The handheld scanner which would likely be either 802.11b or g will be in close proximity to the access point, and rather than WEP we could use WPA2. The handheld scanner is just recording the fact that the ticket entered the venue.

Thoughts? Thank you.

[jbhall56]

As I understand your configuration, you would be using the notebook now as a router as well as a terminal which would concern me.

A better solution IMHO would be to get a router with wireless 802.11i capability AND cellular capability. I know I've seen such units out there. I would use WPA2 on the 802.11 link and then SSL and VPN on the cellular link.

We have a client that operates cellular based ATMs at a auto racetrack. They use SSL to encrypt the link from endpoint to endpoint, then use a VPN to encrypt the transmission of data from the ATM application to the ATM gateway in their data center.

[olympic]

thanks for the responses. Digging a bit deeper into this remote ticket booth we have determined that we can get a phone line to and surprisingly, DSL.

So, we have a hard wire option. I'm not a PCI guru by any stretch, so I sincerely appreciate the guidance from all of you.

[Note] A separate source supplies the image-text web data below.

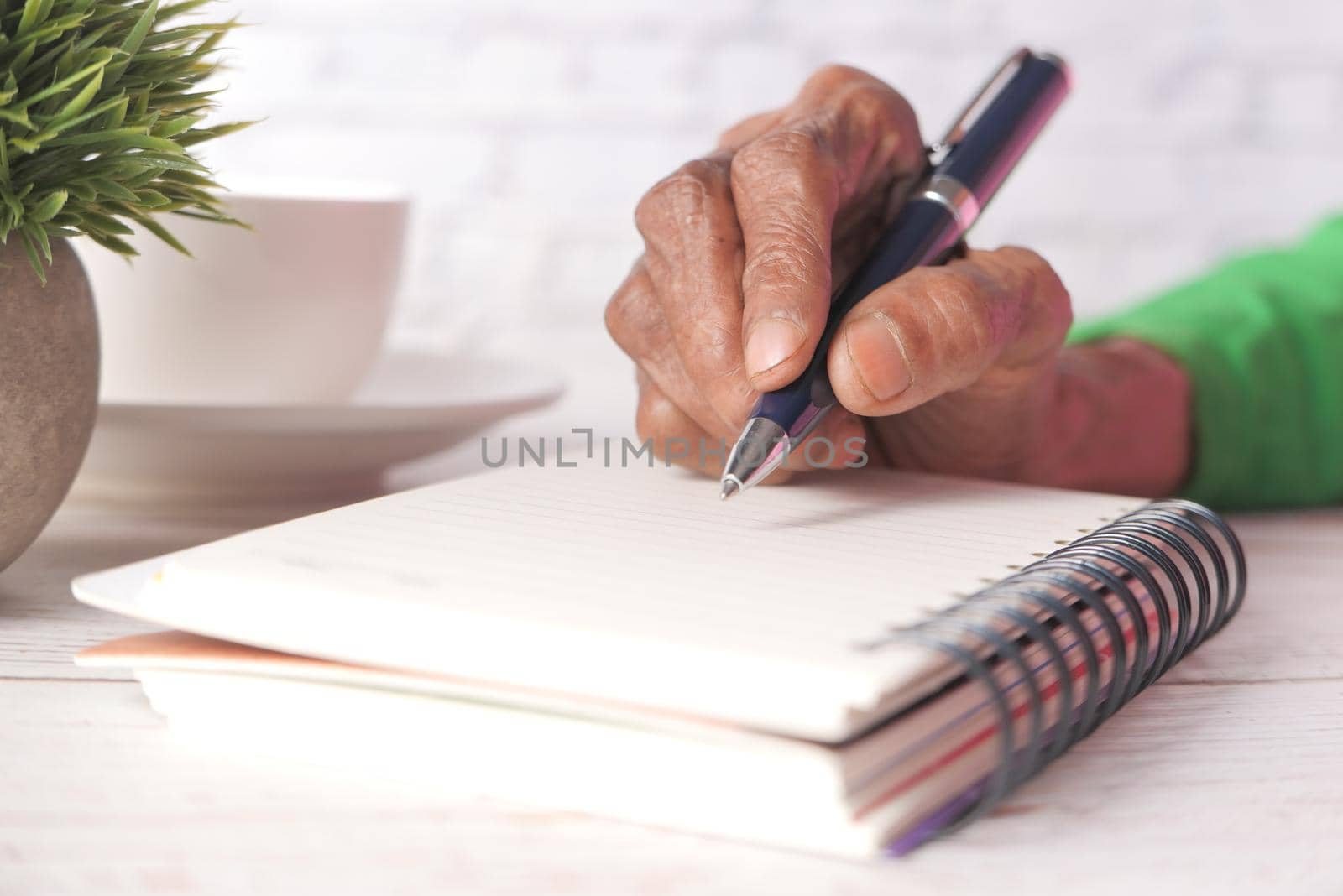 Close up of senior women hand writing on notepad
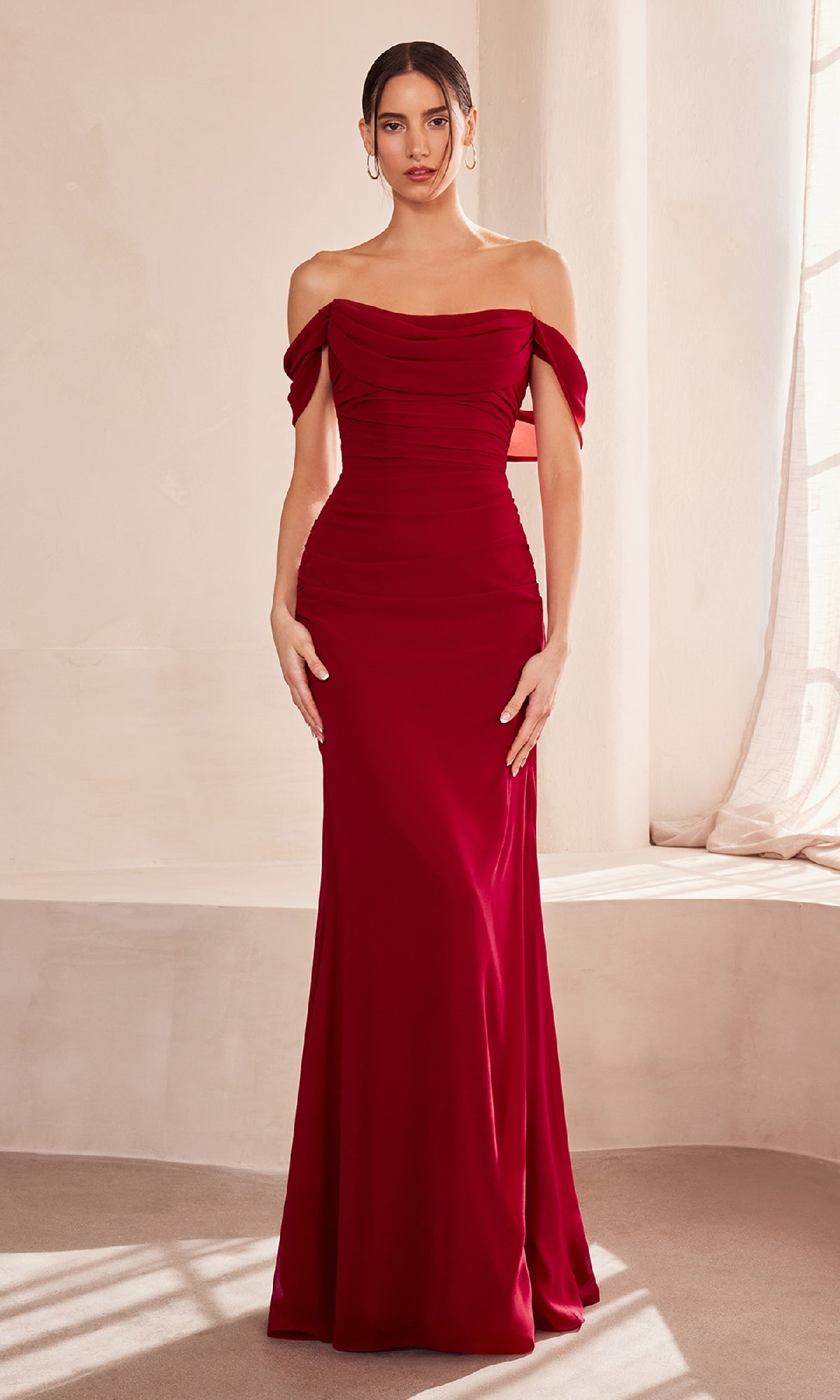 Indoors, a woman wears the Off-Shoulder Classic Prom Gown: Amoris T705, a fitted, floor-length red dress with ruched detailing—elegant and affordable, perfect for special occasions.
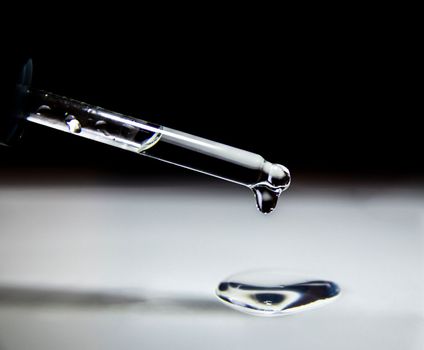 Liquid transparent gel drips from a serum pipette with drops on a light background. Close-up.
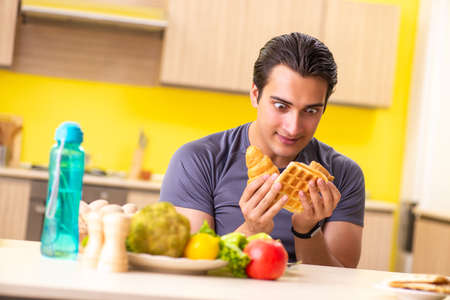 Man having hard choice between healthy and unhealthy foodの写真素材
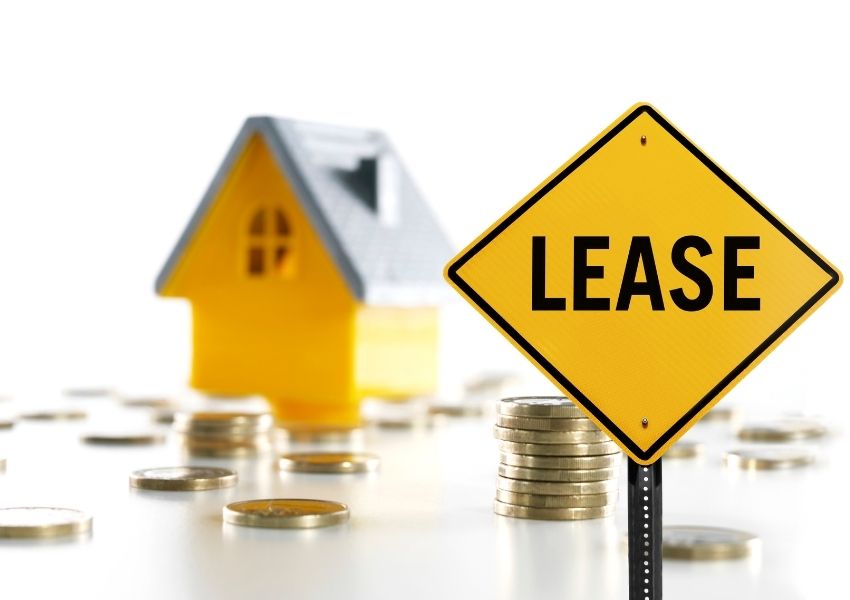 a yellow sign that says lease with a house figurine and coins in the background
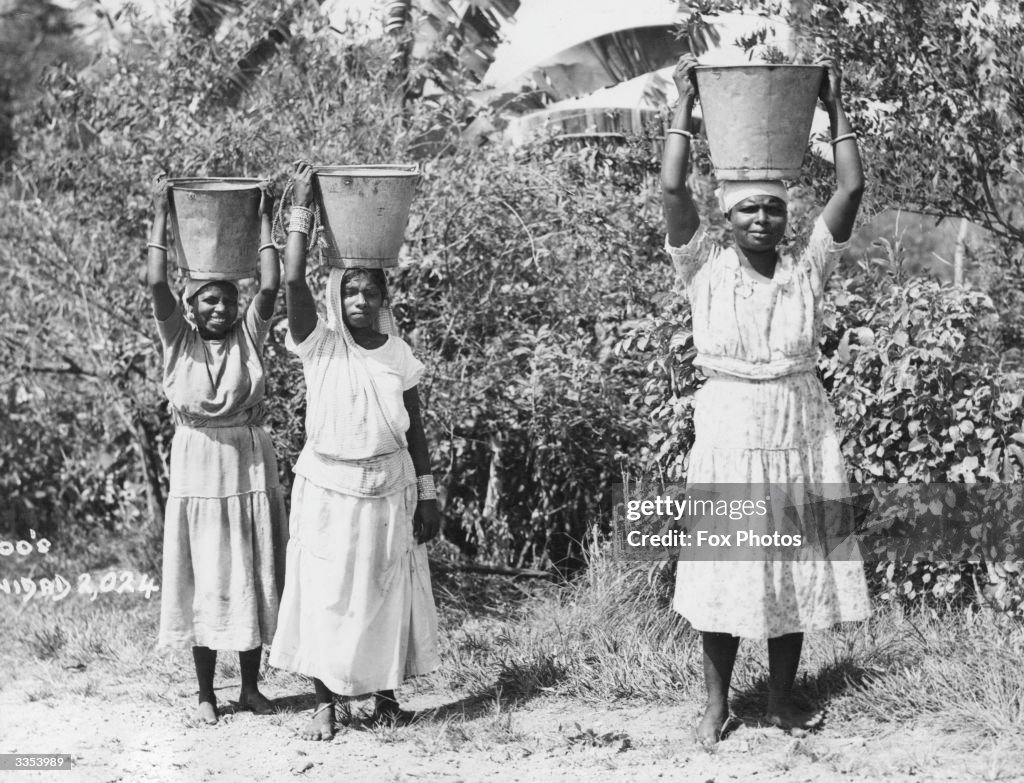 Bucket Woman Women carrying buckets of water on their heads on the island of ...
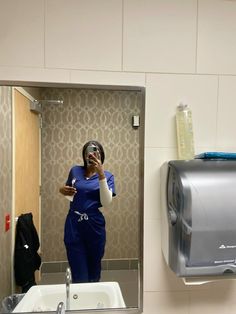 a woman taking a selfie in a bathroom mirror with a hand towel dispenser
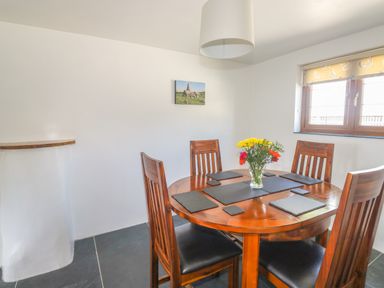 A dining area with a round wooden table and four chairs with placemats and a flower vase on the table at Lower West Curry Cottage in Launceston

I would like to know for each of these two possible options, what is needed to be PCI compliant:

1) We utilize a DSL line. We plug the DSL modem directly into a laptop. The laptop has a usb card swiper attached to it. The laptop runs a java application that accepts the card swipe data and makes an SSL request to the payment gateway. No card data information is stored on the laptop, results of the transaction are stored in a ticketing vendor web database that is PCI compliant. A successful response from the payment gateway results in ticket print. For the ticket scan, we may be able to use a usb tethered reader to avoid any wireless network.

Will #1 above be PCI complaint? Will a software based firewall be sufficient or do we need to first go into a router/firewall and then plug into that?

Will any scans need to be run against a laptop that is only swiping card data?

2) Again a DSL line but this time into a firewall/router and then have the laptop with the card swiper plugged into that. An access point utilizing WPA2 would be plugged into the router so that a wireless ticket scanner using WPA2 could be used for the scanning.

I'm trying to understand the minimum hardware/configuration requirements to just use a stand alone DSL line for the internet connect at this booth and make sure we are PCI compliant.

A sincere thanks to everyone for the assistance!

[jbhall56]

I would recommend using a basic, SOHO firewall . That would provide you with a four port switch and protection from the Internet.

The SSL/TLS connection to your processor should be fine as long as you are sure the level of encryption is sufficient.

I would make sure that the application you are using is certified if you purchased it. Ir you wrote it, I would make sure that you have reviewed it against the PA-DSS to ensure it is aligned with that standard.